Rubbish. I built a pipeline to handle document classification that successfully took care of ~70TB of mostly unstructured and unorganized data, by myself, in a couple weeks, with no data engineering background whatsoever. This was quite literally impossible a couple years ago. The amount of work that saved was massive and is going to save us a shit ton of money on storage costs. Decades worth of invoices and random PDFs are now siloed properly so we can organize and sort them. This was almost intractable a few years ago.
We came up with different categories of tags. I should clarify, the AI didn't actually do the sorting, it did tagging so sorting was tractable. After the tagging it's just a matter of grouping, either by algorithm or human.
But obviously it would be far from accuracy that LLM would be able to do. E.g. generate search keywords, tags, other type of meta data for a certain document.

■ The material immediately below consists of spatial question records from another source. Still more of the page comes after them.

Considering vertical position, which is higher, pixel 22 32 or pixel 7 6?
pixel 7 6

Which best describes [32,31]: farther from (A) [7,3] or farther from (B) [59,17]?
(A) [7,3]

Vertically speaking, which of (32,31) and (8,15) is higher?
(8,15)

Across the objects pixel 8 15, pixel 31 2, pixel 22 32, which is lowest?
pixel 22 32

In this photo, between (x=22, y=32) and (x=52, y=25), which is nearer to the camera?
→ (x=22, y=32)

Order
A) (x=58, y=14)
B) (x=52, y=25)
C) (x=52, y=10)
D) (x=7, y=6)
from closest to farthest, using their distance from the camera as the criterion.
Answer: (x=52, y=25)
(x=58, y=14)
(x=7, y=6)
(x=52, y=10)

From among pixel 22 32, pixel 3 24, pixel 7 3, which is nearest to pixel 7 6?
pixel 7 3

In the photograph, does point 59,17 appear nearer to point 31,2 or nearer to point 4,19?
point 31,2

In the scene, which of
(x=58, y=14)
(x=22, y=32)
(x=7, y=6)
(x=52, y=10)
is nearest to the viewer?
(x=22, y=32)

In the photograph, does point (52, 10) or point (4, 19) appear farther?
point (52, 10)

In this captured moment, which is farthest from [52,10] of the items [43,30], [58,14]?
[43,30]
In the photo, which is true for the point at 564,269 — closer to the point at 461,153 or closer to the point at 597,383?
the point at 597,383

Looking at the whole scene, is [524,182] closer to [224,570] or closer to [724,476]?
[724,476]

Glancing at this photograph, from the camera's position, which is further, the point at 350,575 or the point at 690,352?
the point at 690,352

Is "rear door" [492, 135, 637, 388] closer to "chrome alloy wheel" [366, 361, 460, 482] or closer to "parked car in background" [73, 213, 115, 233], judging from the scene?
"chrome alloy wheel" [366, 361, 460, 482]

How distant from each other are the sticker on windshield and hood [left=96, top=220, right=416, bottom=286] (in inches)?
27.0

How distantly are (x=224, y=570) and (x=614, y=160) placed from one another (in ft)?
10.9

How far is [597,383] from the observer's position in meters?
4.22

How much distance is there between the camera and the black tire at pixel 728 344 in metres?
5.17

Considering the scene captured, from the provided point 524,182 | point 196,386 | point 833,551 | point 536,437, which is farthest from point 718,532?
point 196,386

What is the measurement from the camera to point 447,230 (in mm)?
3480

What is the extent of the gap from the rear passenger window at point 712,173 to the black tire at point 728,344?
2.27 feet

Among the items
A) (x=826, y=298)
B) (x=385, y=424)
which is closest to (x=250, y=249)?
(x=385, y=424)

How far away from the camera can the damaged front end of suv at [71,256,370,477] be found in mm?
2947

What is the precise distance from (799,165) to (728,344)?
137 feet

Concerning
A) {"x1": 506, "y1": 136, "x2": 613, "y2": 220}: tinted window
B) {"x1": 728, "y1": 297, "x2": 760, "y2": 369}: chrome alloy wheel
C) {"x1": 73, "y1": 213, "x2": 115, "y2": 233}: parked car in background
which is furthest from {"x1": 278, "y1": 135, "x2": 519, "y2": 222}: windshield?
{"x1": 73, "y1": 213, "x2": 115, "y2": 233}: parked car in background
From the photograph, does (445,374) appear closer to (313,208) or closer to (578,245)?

Yup that's exactly it. By being able to tag things with all sorts of in house meta data we were then able to search and group things extremely accurately. There was still a lot of human in the mix, but this made the whole task going from "idk if we can even consider doing this" to "great, we can break this down and chip away at it over the next few months/throw some interns at it".
Yeah, I don't know - hearing arguments that this was already done by ML algorithms is to me hearing like "moving from place A to B existed already before cars". But it seems like a common sentiment. So much that simple ML attempted to be doing required massive amount of training and training data specific to your domain before you could use it, and LLM can do it out of the box, and actually consider nuance.
I think organizing and structuring data from unorganized data from the past is a massive use case that seems heavily underrated by so many right now. People spend a lot of time on figuring out where to find some data, internally in companies, etc.